This film tells us the beginning of a new Star Trek. A Star Trek that recaptures the sense of fun and adventure the audience in the 60s and 70s (and I as a kid of seven in '87) has felt when they saw Trek for the first time.
What exactly does recapture? The uniforms? Ok. The lines the characters speak? Maybe. Saving Earth on a constant basis? Not really.
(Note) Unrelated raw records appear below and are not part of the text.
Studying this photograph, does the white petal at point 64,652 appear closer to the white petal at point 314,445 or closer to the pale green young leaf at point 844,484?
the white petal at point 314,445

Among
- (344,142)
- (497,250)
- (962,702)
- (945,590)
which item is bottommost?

I don't know about you, but I don't remember any episodes from the original series that involved the 23rd century Earth in danger of a genocidal mad man. In fact, I don't think any of the original Star Trek episodes involved the 23rd century Earth in it's entire run. Sure, they went to Earth's past, but that was the limit of Earth's involvement. Everything that involved fun and adventure was mostly about what was out there, and not back here. But oh, no. This film doesn't want to go out there. It
LOVES Earth. It loves Earth so much that anything not Earth, no matter how big, unique or important it is to Star Trek is considered expendable. Why? Because nobody gives a crap about anything but that over emphasized blue ball.
Now you're probably saying "But Jeyl you flat headed ignoramus, Star Trek is a 'human adventure'." to which I would agree with, but again, let me emphasize that point. It's a human adventure that's about going out there. Where in this film did any character express any interest in wanting to that? Did Kirk look up at the stars and think to himself "I want go and see what's out there"? No. He looked at the Earth bound Enterprise and thought "I'm going to make that mine".